ColBERT (Contextualized Late Interaction over BERT) is a neural retrieval model that computes fine-grained similarity between queries and documents using per-token embeddings with a late interaction mechanism. It achieves the effectiveness of cross-encoders while maintaining the efficiency of bi-encoders through its MaxSim operation over token-level representations.
ColBERT independently encodes the query and document into sets of contextualized token embeddings using BERT-based encoders. At matching time, each query token embedding is compared against all document token embeddings, and the maximum similarity (MaxSim) for each query token is computed. The final relevance score is the sum of these per-token maximum similarities. This late interaction mechanism captures fine-grained token-level matching while allowing document embeddings to be precomputed and indexed.
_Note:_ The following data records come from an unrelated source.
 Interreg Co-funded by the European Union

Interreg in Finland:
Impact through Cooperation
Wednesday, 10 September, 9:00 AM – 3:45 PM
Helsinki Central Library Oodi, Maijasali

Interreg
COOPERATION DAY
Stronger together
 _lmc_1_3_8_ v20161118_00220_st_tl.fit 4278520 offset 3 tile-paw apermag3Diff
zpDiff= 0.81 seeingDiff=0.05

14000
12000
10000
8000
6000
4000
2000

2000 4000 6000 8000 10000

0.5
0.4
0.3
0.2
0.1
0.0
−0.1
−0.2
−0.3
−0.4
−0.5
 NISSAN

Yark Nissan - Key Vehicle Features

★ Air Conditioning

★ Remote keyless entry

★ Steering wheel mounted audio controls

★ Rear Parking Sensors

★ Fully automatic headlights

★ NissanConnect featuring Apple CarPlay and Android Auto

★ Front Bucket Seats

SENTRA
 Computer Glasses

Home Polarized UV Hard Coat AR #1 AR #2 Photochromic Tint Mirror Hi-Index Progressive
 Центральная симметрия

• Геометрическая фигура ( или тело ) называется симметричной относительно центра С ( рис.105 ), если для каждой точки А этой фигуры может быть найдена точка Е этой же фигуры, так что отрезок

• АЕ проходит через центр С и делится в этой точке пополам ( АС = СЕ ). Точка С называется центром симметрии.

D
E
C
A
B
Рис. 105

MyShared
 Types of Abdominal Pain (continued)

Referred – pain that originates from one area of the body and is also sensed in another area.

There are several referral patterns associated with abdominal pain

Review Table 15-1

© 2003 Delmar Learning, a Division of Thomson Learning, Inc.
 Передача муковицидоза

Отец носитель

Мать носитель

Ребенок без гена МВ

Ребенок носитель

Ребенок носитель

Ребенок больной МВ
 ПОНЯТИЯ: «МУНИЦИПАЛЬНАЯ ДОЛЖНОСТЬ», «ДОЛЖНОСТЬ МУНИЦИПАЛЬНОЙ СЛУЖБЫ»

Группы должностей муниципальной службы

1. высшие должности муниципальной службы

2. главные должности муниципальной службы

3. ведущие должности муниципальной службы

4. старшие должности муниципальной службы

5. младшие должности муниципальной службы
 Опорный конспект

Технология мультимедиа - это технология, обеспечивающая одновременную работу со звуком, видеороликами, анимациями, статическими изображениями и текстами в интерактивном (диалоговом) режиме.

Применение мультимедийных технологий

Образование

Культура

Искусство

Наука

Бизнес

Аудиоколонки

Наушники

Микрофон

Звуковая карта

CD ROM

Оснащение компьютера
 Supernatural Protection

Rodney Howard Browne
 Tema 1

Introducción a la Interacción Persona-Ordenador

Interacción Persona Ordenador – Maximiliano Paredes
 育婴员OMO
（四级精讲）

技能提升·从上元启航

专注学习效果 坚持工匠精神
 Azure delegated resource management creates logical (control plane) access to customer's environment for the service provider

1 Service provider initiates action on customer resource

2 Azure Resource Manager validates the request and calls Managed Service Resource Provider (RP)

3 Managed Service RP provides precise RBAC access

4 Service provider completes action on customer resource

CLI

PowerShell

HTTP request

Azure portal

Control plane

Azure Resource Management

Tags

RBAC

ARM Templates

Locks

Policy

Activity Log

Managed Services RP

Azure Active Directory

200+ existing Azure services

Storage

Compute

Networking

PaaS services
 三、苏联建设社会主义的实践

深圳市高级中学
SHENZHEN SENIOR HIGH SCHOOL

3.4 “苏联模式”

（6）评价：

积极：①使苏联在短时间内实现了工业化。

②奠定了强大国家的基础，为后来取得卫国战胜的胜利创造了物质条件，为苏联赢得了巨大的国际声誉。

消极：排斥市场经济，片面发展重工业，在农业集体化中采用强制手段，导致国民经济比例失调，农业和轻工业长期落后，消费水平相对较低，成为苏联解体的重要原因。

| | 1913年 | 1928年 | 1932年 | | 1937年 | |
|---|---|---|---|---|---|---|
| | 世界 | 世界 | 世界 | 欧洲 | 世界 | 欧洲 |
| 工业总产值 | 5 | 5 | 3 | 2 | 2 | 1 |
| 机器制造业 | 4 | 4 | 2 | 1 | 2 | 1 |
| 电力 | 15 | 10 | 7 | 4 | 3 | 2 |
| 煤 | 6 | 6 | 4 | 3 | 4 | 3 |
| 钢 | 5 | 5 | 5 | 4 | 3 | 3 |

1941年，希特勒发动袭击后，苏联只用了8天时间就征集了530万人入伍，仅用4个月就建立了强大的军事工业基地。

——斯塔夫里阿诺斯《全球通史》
ColBERT uses a shared BERT backbone with separate linear projection layers for query and document tokens, typically projecting to 128 dimensions. Document token embeddings are precomputed offline and stored (optionally with compression). At query time, only query tokens are encoded online. The MaxSim operation computes cosine similarity between each query token and all document tokens, taking the maximum per query token. ColBERTv2 introduced residual compression that reduces storage by 6-10x with minimal quality loss. The model is trained with pairwise or listwise ranking losses on query-document pairs.